Use SIMD? #1700

issue Raimo33 openend this issue on July 13, 2025
  1. Raimo33 commented at 11:29 pm on July 13, 2025: none

    Ever thought about using SIMD intrinsics to speed up some functions?

    https://github.com/sipa/secp256k1/blob/master/src%2Ffield_10x26_impl.h

    This code for example is full of cases were SIMD would offer great benefit

  2. Raimo33 commented at 11:29 pm on July 13, 2025: none
    I’m open to implement it myself if it gets decided
  3. real-or-random commented at 6:51 am on July 14, 2025: contributor

    Ever thought about using SIMD intrinsics to speed up some functions?

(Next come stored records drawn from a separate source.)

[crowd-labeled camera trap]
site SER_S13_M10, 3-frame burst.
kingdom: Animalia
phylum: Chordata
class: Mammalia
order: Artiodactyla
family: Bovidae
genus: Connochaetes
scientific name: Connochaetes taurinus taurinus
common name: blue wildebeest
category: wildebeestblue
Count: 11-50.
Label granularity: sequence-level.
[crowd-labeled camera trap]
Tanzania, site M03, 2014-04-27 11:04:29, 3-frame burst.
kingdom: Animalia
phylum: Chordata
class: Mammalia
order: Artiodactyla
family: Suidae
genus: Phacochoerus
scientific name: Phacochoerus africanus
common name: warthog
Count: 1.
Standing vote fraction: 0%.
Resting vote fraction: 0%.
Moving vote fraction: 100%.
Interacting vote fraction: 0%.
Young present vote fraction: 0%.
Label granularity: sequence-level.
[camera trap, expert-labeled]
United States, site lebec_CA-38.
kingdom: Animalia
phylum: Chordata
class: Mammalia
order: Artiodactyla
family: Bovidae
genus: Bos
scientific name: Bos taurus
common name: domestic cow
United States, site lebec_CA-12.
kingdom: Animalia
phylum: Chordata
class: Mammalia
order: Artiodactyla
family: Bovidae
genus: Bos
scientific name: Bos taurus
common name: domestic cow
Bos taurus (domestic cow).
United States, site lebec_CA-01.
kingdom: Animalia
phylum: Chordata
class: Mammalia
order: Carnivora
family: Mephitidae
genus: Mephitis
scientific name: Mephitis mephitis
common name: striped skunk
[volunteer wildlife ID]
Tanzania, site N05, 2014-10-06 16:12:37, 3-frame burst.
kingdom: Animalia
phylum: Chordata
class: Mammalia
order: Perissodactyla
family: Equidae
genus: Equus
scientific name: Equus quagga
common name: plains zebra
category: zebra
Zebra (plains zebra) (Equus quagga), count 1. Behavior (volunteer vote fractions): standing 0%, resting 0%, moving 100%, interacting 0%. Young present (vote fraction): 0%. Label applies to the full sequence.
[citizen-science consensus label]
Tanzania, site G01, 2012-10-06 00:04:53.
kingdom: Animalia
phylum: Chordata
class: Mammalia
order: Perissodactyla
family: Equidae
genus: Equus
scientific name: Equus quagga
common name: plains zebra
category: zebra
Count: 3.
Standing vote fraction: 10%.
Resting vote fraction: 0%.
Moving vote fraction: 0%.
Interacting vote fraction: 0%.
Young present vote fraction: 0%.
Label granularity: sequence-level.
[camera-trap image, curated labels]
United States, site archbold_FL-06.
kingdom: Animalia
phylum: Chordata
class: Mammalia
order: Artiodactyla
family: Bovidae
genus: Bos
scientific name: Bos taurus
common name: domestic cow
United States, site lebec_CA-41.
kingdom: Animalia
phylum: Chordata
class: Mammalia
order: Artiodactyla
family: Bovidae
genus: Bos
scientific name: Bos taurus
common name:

    Does this issue answer your question? #1110

    sipa/secp256k1@master/src%2Ffield_10x26_impl.h

    By the way, this link points to a 10 year old version of the library code (because it points to the the wrong repo).

    I’m open to implement it myself if it gets decided

    I would be happy to see experimentation with SIMD, and I think we’re in general open to the idea, but be aware that we have very high coding and reviewing standards, and not a lot of bandwidth. Reviewing such code will take a long time, and no one can give you a “decision” right now.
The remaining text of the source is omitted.